FORT PIERCE, Fla. — Palm Beach County commissioners are looking to make changes to building codes and regulations in wake of last month's deadly collapse in Surfside.
Contact 5 looked into the changes that could occur after the tragedy.
The task force is gathering building permits from the last 50 years on every condo building that is three stories or higher.
Much of the attention will focus on high-rise condos, especially those right on the beaches.
The median age of a beachfront high-rise building of 10 stories or more in Palm Beach County is 40 years. That is the same age as the Surfside condo that collapsed June 24.
With 86 aging ocean-side high rises in the county, Palm Beach County Mayor Dave Kerner said fellow commissioners want to know more about the safety of these condos.

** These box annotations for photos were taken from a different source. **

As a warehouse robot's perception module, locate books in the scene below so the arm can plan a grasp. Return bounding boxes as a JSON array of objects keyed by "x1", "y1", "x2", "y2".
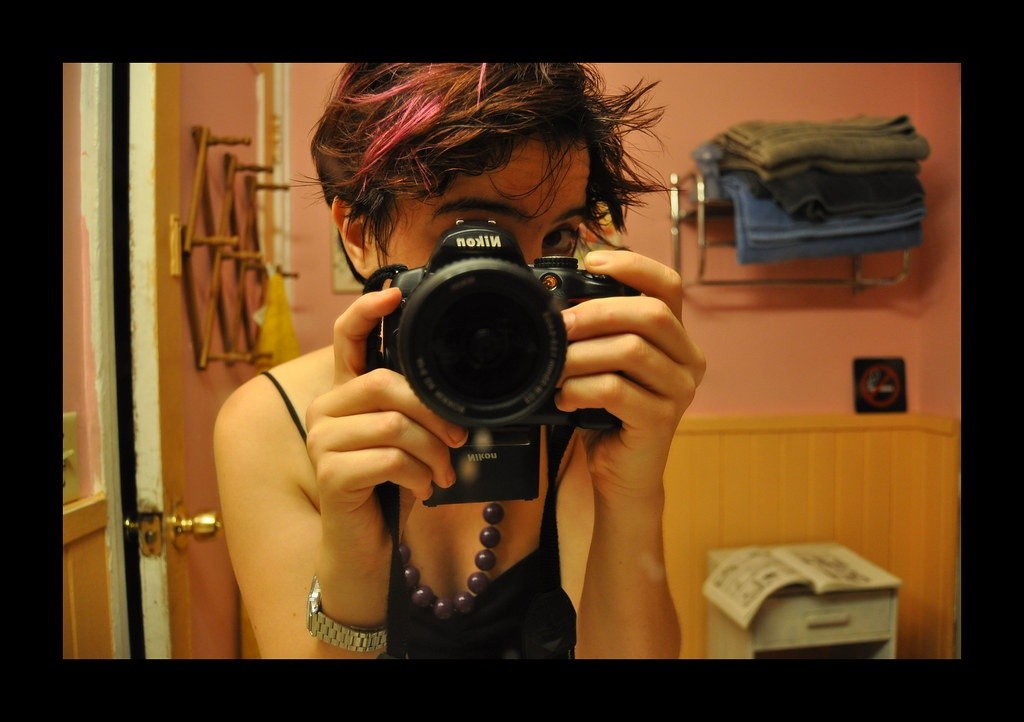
[{"x1": 700, "y1": 542, "x2": 903, "y2": 631}]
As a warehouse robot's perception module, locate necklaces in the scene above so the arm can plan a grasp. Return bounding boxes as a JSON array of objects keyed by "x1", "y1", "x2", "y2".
[{"x1": 397, "y1": 501, "x2": 503, "y2": 620}]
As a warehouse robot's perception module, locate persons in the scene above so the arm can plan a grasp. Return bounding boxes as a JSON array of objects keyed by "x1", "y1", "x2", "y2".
[{"x1": 208, "y1": 63, "x2": 707, "y2": 659}]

"(We hope) to learn at a little deeper lever here, what is on the horizon here, what are we dealing with," Kerner said. "Surfside took us all a little bit by surprise."
Most of the 39 oceanfront high rises in St. Lucie County were built in the 1980s and 1990s.
St. Lucie County Commission Chair Chris Dzadovsky said the county is looking at how well they were built and maintained and what threatens these condo's safety.
"There's a lot of research going on," said Dzadovsky. "We're gathering information about sea-level rise, saltwater intrusion at the beaches."
A Contact 5 investigation found there are 125 high-rise beachfront condos in Palm Beach and St. Lucie counties of at least 10 stories.
Eighty-one percent of them were built before 1993, the same year Florida enacted stricter building codes in the wake of Hurricane Andrew.
"We will see more due diligence the older the building," said Ken H. Johnson, a real estate expert and professor at Florida Atlantic University. "So, there will be a correlation between what a buyer wants to do with the age of the building."
Johnson expects the fallout from the Surfside collapse will lead to a short-term stall in beachfront condo sales at older buildings, while state and local governments decide what to do.
According to Johnson, it will be "more legislation, at least locally, requiring more maintenance and updates and inspections."